Vice President Dick Cheney ended an 11-nation Mideast tour Wednesday by promising Turkey financial aid for peacekeeping in Afghanistan.

Cheney said he hoped Turkey would agree to lead the force, now being run by Britain. But he failed to win the key NATO ally's support for a tougher policy against neighbor Iraq.

Cheney wrapped up an 11-nation tour of the Middle East with his stop in Turkey, and was heading back to Washington later Wednesday.

He is due to report to President Bush on Thursday. Secretary of State Colin Powell and Condoleezza Rice, the president's national security assistant, plan to attend the White House meeting.

The uniform message Cheney received from Arab leaders with whom he discussed Iraq was to give diplomacy a chance, an Arab diplomat told The Associated Press in Washington.

U.N. Secretary-General Kofi Annan plans to meet with a senior Iraqi official next month in New York about permitting U.N. weapons inspectors to return to Iraq after a lapse of more than three years.

If Iraq rejects weapons inspections, the Bush administration would have a better case for military action, said the Arab official, speaking on condition of anonymity.

Also, the Arab League holds a pivotal next week in Beirut, Lebanon, and is expected to endorse a Middle East peace initiative by Crown Prince Abdullah of Saudi Arabia.

Turkey has been asked to replace Britain next month in leading the international force in Kabul. But the Islamic nation has expressed reservations about the assignment, citing financial worries and lack of a clear exit strategy.

Cheney said he told Turkish leaders that the Bush administration was sending Congress a $228 million aid package to help Turkey defray peacekeeping costs.

He also said he assured Turkish leaders that the United States had limited plans for the force, and that it would remain in the vicinity of Kabul, the Afghan capital.

"We're not talking about expanding it to other areas," Cheney told reporters.

Cheney also promised to assist Turkey in its bid to become a member of the European Union.

Turkish Prime Minister Bulent Ecevit became the latest leader on Cheney's tour to criticize U.S. proposals to widen the war on terrorism to Baghdad. He suggested such strikes could hurt Turkey's tottering economy.

Still, Ecevit told reporters after the meeting that Cheney had "very clearly stated that there will be no military action against Iraq in the foreseeable future."

Cheney disputed that characterization of his remarks. "I said military action is not imminent. And that's what I've been saying at every stop."

Cheney made similar remarks Tuesday in Jerusalem. "There has been great press speculation about possible military action against Iraq. I have said repeatedly no such decision has been made," Cheney said at a news conference with Israeli Prime Minister Ariel Sharon.

Turkey was Cheney's final stop on a swing through the region to solicit support for the next phase in war on terror and to increase pressure on Iraq, which the United States accuses of developing weapons of mass destruction.

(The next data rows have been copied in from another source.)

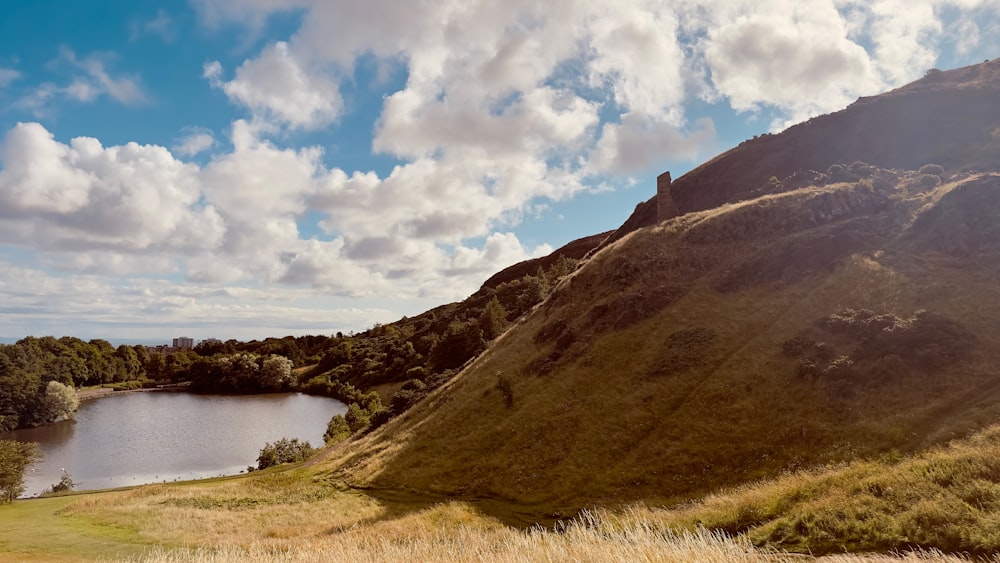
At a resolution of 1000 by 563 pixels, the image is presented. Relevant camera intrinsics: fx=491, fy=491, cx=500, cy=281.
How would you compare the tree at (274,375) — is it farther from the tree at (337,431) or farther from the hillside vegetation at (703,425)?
the hillside vegetation at (703,425)

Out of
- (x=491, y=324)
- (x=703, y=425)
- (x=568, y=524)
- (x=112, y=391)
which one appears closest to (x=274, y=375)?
(x=112, y=391)

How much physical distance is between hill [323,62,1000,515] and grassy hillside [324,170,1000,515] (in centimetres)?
17

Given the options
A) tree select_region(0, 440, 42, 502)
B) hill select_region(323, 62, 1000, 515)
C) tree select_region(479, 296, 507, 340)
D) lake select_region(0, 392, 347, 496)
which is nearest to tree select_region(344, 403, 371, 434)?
lake select_region(0, 392, 347, 496)

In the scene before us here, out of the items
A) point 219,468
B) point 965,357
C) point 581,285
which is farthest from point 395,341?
point 965,357

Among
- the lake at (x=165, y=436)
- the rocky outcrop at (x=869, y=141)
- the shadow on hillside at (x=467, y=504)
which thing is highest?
the rocky outcrop at (x=869, y=141)

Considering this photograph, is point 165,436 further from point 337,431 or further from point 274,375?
point 274,375

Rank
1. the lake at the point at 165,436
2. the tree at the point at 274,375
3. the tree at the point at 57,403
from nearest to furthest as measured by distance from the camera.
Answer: the lake at the point at 165,436
the tree at the point at 57,403
the tree at the point at 274,375

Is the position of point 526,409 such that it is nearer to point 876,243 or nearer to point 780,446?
point 780,446

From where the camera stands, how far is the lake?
69688 millimetres

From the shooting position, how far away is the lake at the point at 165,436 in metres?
69.7

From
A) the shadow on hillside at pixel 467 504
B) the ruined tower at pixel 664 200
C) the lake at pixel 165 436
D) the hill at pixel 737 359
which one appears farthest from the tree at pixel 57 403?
the ruined tower at pixel 664 200

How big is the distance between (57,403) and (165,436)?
40020mm

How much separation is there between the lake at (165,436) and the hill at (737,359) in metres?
36.0

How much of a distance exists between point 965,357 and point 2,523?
64.6 meters
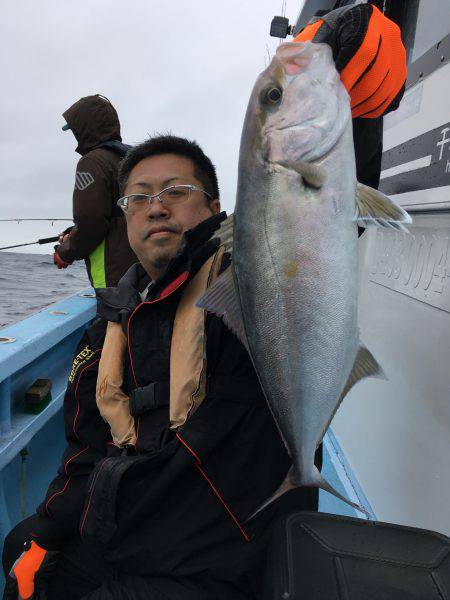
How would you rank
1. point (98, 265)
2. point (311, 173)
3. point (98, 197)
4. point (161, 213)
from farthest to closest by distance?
point (98, 265) → point (98, 197) → point (161, 213) → point (311, 173)

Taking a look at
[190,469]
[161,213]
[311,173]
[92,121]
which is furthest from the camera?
[92,121]

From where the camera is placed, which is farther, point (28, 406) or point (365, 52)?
point (28, 406)

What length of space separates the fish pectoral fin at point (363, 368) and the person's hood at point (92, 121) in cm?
315

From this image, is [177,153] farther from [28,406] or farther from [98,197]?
[28,406]

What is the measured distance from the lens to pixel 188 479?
156cm

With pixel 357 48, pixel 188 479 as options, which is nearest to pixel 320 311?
pixel 357 48

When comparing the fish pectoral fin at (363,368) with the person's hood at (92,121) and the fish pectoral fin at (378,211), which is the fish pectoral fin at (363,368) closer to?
the fish pectoral fin at (378,211)

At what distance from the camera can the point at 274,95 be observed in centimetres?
115

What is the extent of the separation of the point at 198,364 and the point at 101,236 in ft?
7.63

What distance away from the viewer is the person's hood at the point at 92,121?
3570mm

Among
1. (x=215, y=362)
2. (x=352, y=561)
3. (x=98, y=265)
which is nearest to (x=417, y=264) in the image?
(x=215, y=362)

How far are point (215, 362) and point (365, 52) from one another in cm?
108

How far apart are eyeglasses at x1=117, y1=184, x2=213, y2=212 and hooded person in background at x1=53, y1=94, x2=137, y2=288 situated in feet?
5.22

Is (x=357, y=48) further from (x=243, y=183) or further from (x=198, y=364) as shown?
(x=198, y=364)
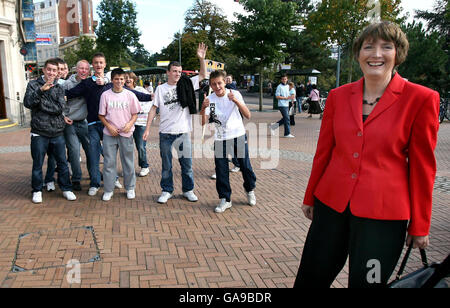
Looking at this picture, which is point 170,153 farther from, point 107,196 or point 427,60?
point 427,60

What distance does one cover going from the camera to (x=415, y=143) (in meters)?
1.89

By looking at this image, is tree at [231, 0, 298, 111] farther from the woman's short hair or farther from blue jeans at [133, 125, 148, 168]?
the woman's short hair

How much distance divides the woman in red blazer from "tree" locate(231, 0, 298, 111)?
1818cm

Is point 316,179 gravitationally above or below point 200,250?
above

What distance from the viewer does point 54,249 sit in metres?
3.88

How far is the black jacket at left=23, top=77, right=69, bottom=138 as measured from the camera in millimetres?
5172

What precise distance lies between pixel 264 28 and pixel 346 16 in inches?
219

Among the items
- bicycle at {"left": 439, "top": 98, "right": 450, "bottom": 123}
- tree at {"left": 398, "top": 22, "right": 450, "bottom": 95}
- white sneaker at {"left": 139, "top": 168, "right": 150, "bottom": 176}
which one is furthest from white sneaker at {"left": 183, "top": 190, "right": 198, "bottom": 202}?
tree at {"left": 398, "top": 22, "right": 450, "bottom": 95}

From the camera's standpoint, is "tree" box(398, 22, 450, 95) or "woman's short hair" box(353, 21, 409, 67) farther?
"tree" box(398, 22, 450, 95)

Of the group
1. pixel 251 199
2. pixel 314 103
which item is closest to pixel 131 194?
pixel 251 199

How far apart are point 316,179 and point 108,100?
12.9 ft

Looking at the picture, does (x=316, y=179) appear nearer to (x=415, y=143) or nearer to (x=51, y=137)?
(x=415, y=143)
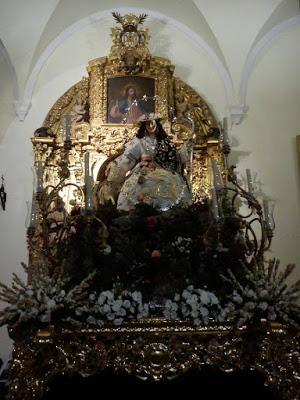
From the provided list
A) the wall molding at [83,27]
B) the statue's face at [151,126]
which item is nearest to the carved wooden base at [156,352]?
the statue's face at [151,126]

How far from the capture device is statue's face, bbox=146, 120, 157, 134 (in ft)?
16.6

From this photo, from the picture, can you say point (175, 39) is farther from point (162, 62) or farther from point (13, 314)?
point (13, 314)

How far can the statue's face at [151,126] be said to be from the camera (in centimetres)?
505

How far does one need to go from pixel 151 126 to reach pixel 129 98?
40.3 inches

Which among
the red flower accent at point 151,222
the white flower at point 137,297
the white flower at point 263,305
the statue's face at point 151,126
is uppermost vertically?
the statue's face at point 151,126

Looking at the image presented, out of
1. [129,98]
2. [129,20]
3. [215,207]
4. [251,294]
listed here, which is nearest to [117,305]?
[251,294]

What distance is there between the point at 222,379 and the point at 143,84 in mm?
4162

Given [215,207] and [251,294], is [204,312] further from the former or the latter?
[215,207]

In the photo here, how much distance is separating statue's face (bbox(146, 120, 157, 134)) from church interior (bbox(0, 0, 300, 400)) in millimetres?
26

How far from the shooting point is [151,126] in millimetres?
5074

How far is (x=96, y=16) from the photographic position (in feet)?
20.5

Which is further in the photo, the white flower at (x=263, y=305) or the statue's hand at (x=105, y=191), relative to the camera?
the statue's hand at (x=105, y=191)

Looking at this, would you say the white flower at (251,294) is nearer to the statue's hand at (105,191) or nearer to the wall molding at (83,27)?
the statue's hand at (105,191)

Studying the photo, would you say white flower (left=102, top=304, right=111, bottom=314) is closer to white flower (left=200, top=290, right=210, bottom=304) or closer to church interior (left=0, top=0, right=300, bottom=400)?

But his mission was dominated by the raging Israel-Palestinian violence.

On Tuesday, in Israel, Cheney said he would return to the region as early as next week to meet Palestinian leader Yasser Arafat if a cease-fire is in place and if Arafat takes sufficient steps to rein in Palestinian terrorists.

The White House has decided that the meeting, if it occurs, will be in Egypt.

Turkey was a staging point for U.S. attacks during the 1991 Gulf War and U.S. planes continue to be based at Incirlik air base, from which they patrol a no-fly zone over northern Iraq.

Turkey has been urging the United States not to attack Iraq, saying it does not pose a current threat to its neighbors.

Turkish officials suggested that another conflict would wreak havoc on Turkey's fragile economy. Turkey claims it lost $30 billion in revenues after the Gulf War.

On his way out of Ankara, Cheney visited the mausoleum of Ataturk, the founder of modern Turkey.